Without industrial fertilizers, about three times more farmland than is currently available would be required to sustain the world's population. In addition, half of the protein we consume is produced in crops (National Energy Education Development project, 2013) and this process is facilitated by nitrogen in the soil. The most common nitrogen compound for fertilizers is ammonia, produced in the Haber-Bosch process, which reacts nitrogen gas with hydrogen gas. While this industrial process of producing ammonia sustains a significant portion of the world's population, certain drawbacks must also be considered. The necessary evil of pollution and energy consumption in altering the conditions of chemical reactions is an issue that cannot be overlooked in this day and age where resources are getting increasingly scarce. Overall, the advantages that this innovation has brought to society far outweigh the negative environmental backlash.
The chemical bonds of ammonia are easier to break than in nitrogen molecules in the air, hence mass production of ammonia would be beneficial to plant growth and other trades involving nitrogen.
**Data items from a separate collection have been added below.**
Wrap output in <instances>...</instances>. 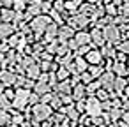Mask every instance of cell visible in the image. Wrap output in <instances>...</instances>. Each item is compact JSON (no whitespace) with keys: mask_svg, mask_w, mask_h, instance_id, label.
Instances as JSON below:
<instances>
[{"mask_svg":"<svg viewBox=\"0 0 129 127\" xmlns=\"http://www.w3.org/2000/svg\"><path fill=\"white\" fill-rule=\"evenodd\" d=\"M6 120H7V116L4 113H0V122H6Z\"/></svg>","mask_w":129,"mask_h":127,"instance_id":"3","label":"cell"},{"mask_svg":"<svg viewBox=\"0 0 129 127\" xmlns=\"http://www.w3.org/2000/svg\"><path fill=\"white\" fill-rule=\"evenodd\" d=\"M44 23H46V20H37V21H36V28H37V30L44 28Z\"/></svg>","mask_w":129,"mask_h":127,"instance_id":"2","label":"cell"},{"mask_svg":"<svg viewBox=\"0 0 129 127\" xmlns=\"http://www.w3.org/2000/svg\"><path fill=\"white\" fill-rule=\"evenodd\" d=\"M106 35L110 37V41H115V39L118 37V32H117L115 28H108V30H106Z\"/></svg>","mask_w":129,"mask_h":127,"instance_id":"1","label":"cell"}]
</instances>
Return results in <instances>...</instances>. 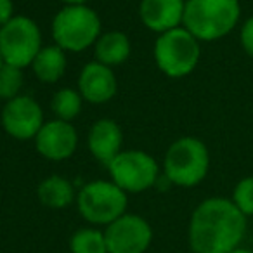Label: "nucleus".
Here are the masks:
<instances>
[{"label": "nucleus", "instance_id": "f257e3e1", "mask_svg": "<svg viewBox=\"0 0 253 253\" xmlns=\"http://www.w3.org/2000/svg\"><path fill=\"white\" fill-rule=\"evenodd\" d=\"M246 234V217L232 200L208 198L194 208L189 220L191 250L194 253H229Z\"/></svg>", "mask_w": 253, "mask_h": 253}, {"label": "nucleus", "instance_id": "f03ea898", "mask_svg": "<svg viewBox=\"0 0 253 253\" xmlns=\"http://www.w3.org/2000/svg\"><path fill=\"white\" fill-rule=\"evenodd\" d=\"M239 16V0H186L182 26L200 42H213L234 30Z\"/></svg>", "mask_w": 253, "mask_h": 253}, {"label": "nucleus", "instance_id": "7ed1b4c3", "mask_svg": "<svg viewBox=\"0 0 253 253\" xmlns=\"http://www.w3.org/2000/svg\"><path fill=\"white\" fill-rule=\"evenodd\" d=\"M54 43L66 52H82L94 47L102 33L97 11L88 5H63L50 25Z\"/></svg>", "mask_w": 253, "mask_h": 253}, {"label": "nucleus", "instance_id": "20e7f679", "mask_svg": "<svg viewBox=\"0 0 253 253\" xmlns=\"http://www.w3.org/2000/svg\"><path fill=\"white\" fill-rule=\"evenodd\" d=\"M210 169V153L198 137H179L169 146L163 158V177L172 186L194 187L205 180Z\"/></svg>", "mask_w": 253, "mask_h": 253}, {"label": "nucleus", "instance_id": "39448f33", "mask_svg": "<svg viewBox=\"0 0 253 253\" xmlns=\"http://www.w3.org/2000/svg\"><path fill=\"white\" fill-rule=\"evenodd\" d=\"M153 57L156 68L165 77L184 78L193 73L200 63V40L184 26H179L156 37Z\"/></svg>", "mask_w": 253, "mask_h": 253}, {"label": "nucleus", "instance_id": "423d86ee", "mask_svg": "<svg viewBox=\"0 0 253 253\" xmlns=\"http://www.w3.org/2000/svg\"><path fill=\"white\" fill-rule=\"evenodd\" d=\"M77 208L90 225H109L126 213L128 196L113 180H90L77 193Z\"/></svg>", "mask_w": 253, "mask_h": 253}, {"label": "nucleus", "instance_id": "0eeeda50", "mask_svg": "<svg viewBox=\"0 0 253 253\" xmlns=\"http://www.w3.org/2000/svg\"><path fill=\"white\" fill-rule=\"evenodd\" d=\"M42 47V30L28 16L16 14L0 28V54L5 64L30 68Z\"/></svg>", "mask_w": 253, "mask_h": 253}, {"label": "nucleus", "instance_id": "6e6552de", "mask_svg": "<svg viewBox=\"0 0 253 253\" xmlns=\"http://www.w3.org/2000/svg\"><path fill=\"white\" fill-rule=\"evenodd\" d=\"M106 169L113 182L126 194L144 193L160 180L158 162L142 149H123Z\"/></svg>", "mask_w": 253, "mask_h": 253}, {"label": "nucleus", "instance_id": "1a4fd4ad", "mask_svg": "<svg viewBox=\"0 0 253 253\" xmlns=\"http://www.w3.org/2000/svg\"><path fill=\"white\" fill-rule=\"evenodd\" d=\"M0 123L5 134L14 141H33L45 123V116L35 97L21 94L4 102V108L0 111Z\"/></svg>", "mask_w": 253, "mask_h": 253}, {"label": "nucleus", "instance_id": "9d476101", "mask_svg": "<svg viewBox=\"0 0 253 253\" xmlns=\"http://www.w3.org/2000/svg\"><path fill=\"white\" fill-rule=\"evenodd\" d=\"M109 253H146L153 241L151 224L135 213H123L104 229Z\"/></svg>", "mask_w": 253, "mask_h": 253}, {"label": "nucleus", "instance_id": "9b49d317", "mask_svg": "<svg viewBox=\"0 0 253 253\" xmlns=\"http://www.w3.org/2000/svg\"><path fill=\"white\" fill-rule=\"evenodd\" d=\"M35 149L49 162H64L71 158L78 148V132L71 122L47 120L33 139Z\"/></svg>", "mask_w": 253, "mask_h": 253}, {"label": "nucleus", "instance_id": "f8f14e48", "mask_svg": "<svg viewBox=\"0 0 253 253\" xmlns=\"http://www.w3.org/2000/svg\"><path fill=\"white\" fill-rule=\"evenodd\" d=\"M77 88L84 101L90 104H106L118 92V78L113 68L104 66L97 61H90L82 68Z\"/></svg>", "mask_w": 253, "mask_h": 253}, {"label": "nucleus", "instance_id": "ddd939ff", "mask_svg": "<svg viewBox=\"0 0 253 253\" xmlns=\"http://www.w3.org/2000/svg\"><path fill=\"white\" fill-rule=\"evenodd\" d=\"M87 148L92 158L108 167L123 151V130L113 118H99L87 134Z\"/></svg>", "mask_w": 253, "mask_h": 253}, {"label": "nucleus", "instance_id": "4468645a", "mask_svg": "<svg viewBox=\"0 0 253 253\" xmlns=\"http://www.w3.org/2000/svg\"><path fill=\"white\" fill-rule=\"evenodd\" d=\"M186 0H141L139 19L149 32L162 35L182 26Z\"/></svg>", "mask_w": 253, "mask_h": 253}, {"label": "nucleus", "instance_id": "2eb2a0df", "mask_svg": "<svg viewBox=\"0 0 253 253\" xmlns=\"http://www.w3.org/2000/svg\"><path fill=\"white\" fill-rule=\"evenodd\" d=\"M132 54L130 37L120 30L101 33L97 42L94 43V61L104 66L115 68L126 63Z\"/></svg>", "mask_w": 253, "mask_h": 253}, {"label": "nucleus", "instance_id": "dca6fc26", "mask_svg": "<svg viewBox=\"0 0 253 253\" xmlns=\"http://www.w3.org/2000/svg\"><path fill=\"white\" fill-rule=\"evenodd\" d=\"M32 71L39 82L54 85L64 77L68 68V52L59 45H43L32 63Z\"/></svg>", "mask_w": 253, "mask_h": 253}, {"label": "nucleus", "instance_id": "f3484780", "mask_svg": "<svg viewBox=\"0 0 253 253\" xmlns=\"http://www.w3.org/2000/svg\"><path fill=\"white\" fill-rule=\"evenodd\" d=\"M37 196L43 207L50 210H63L70 207L73 201H77V191L70 179L63 175H49L39 184Z\"/></svg>", "mask_w": 253, "mask_h": 253}, {"label": "nucleus", "instance_id": "a211bd4d", "mask_svg": "<svg viewBox=\"0 0 253 253\" xmlns=\"http://www.w3.org/2000/svg\"><path fill=\"white\" fill-rule=\"evenodd\" d=\"M82 106H84V97L80 95L78 88L71 87L59 88L50 101L54 118L63 120V122H73L82 113Z\"/></svg>", "mask_w": 253, "mask_h": 253}, {"label": "nucleus", "instance_id": "6ab92c4d", "mask_svg": "<svg viewBox=\"0 0 253 253\" xmlns=\"http://www.w3.org/2000/svg\"><path fill=\"white\" fill-rule=\"evenodd\" d=\"M71 253H109L104 231L95 227H82L70 239Z\"/></svg>", "mask_w": 253, "mask_h": 253}, {"label": "nucleus", "instance_id": "aec40b11", "mask_svg": "<svg viewBox=\"0 0 253 253\" xmlns=\"http://www.w3.org/2000/svg\"><path fill=\"white\" fill-rule=\"evenodd\" d=\"M23 85H25V73L21 68L2 64L0 66V99L4 102L21 95Z\"/></svg>", "mask_w": 253, "mask_h": 253}, {"label": "nucleus", "instance_id": "412c9836", "mask_svg": "<svg viewBox=\"0 0 253 253\" xmlns=\"http://www.w3.org/2000/svg\"><path fill=\"white\" fill-rule=\"evenodd\" d=\"M232 203L238 207L245 217H252L253 215V175L245 177L236 184L234 191H232Z\"/></svg>", "mask_w": 253, "mask_h": 253}, {"label": "nucleus", "instance_id": "4be33fe9", "mask_svg": "<svg viewBox=\"0 0 253 253\" xmlns=\"http://www.w3.org/2000/svg\"><path fill=\"white\" fill-rule=\"evenodd\" d=\"M241 45L250 57H253V16L241 26Z\"/></svg>", "mask_w": 253, "mask_h": 253}, {"label": "nucleus", "instance_id": "5701e85b", "mask_svg": "<svg viewBox=\"0 0 253 253\" xmlns=\"http://www.w3.org/2000/svg\"><path fill=\"white\" fill-rule=\"evenodd\" d=\"M14 16V2L12 0H0V28L7 25Z\"/></svg>", "mask_w": 253, "mask_h": 253}, {"label": "nucleus", "instance_id": "b1692460", "mask_svg": "<svg viewBox=\"0 0 253 253\" xmlns=\"http://www.w3.org/2000/svg\"><path fill=\"white\" fill-rule=\"evenodd\" d=\"M64 5H87L88 0H61Z\"/></svg>", "mask_w": 253, "mask_h": 253}, {"label": "nucleus", "instance_id": "393cba45", "mask_svg": "<svg viewBox=\"0 0 253 253\" xmlns=\"http://www.w3.org/2000/svg\"><path fill=\"white\" fill-rule=\"evenodd\" d=\"M229 253H253V252H250V250H245V248H236V250H232V252H229Z\"/></svg>", "mask_w": 253, "mask_h": 253}, {"label": "nucleus", "instance_id": "a878e982", "mask_svg": "<svg viewBox=\"0 0 253 253\" xmlns=\"http://www.w3.org/2000/svg\"><path fill=\"white\" fill-rule=\"evenodd\" d=\"M2 64H4V61H2V54H0V66H2Z\"/></svg>", "mask_w": 253, "mask_h": 253}]
</instances>
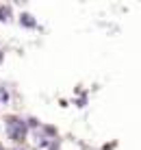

However, the percentage yield of ammonia from the reaction of hydrogen and nitrogen at 1 atm is only 0.5%. Scientists have worked for centuries to shift the position of equilibrium in this reaction to increase the yield for industrial use (Zmaczynski, 2002), although this reaction was not successfully recreated in a laboratory environment until Haber discovered the conditions of sufficient rates of reaction. According to Le Chatelier's principle, any change to a reaction at equilibrium will be reversed through increasing the rate of the opposite reaction of any increase, hence shifting the position of equilibrium to the opposite side. The German scientists developed equipment that provided the high pressures and temperatures necessary for the chemical reactions to occur.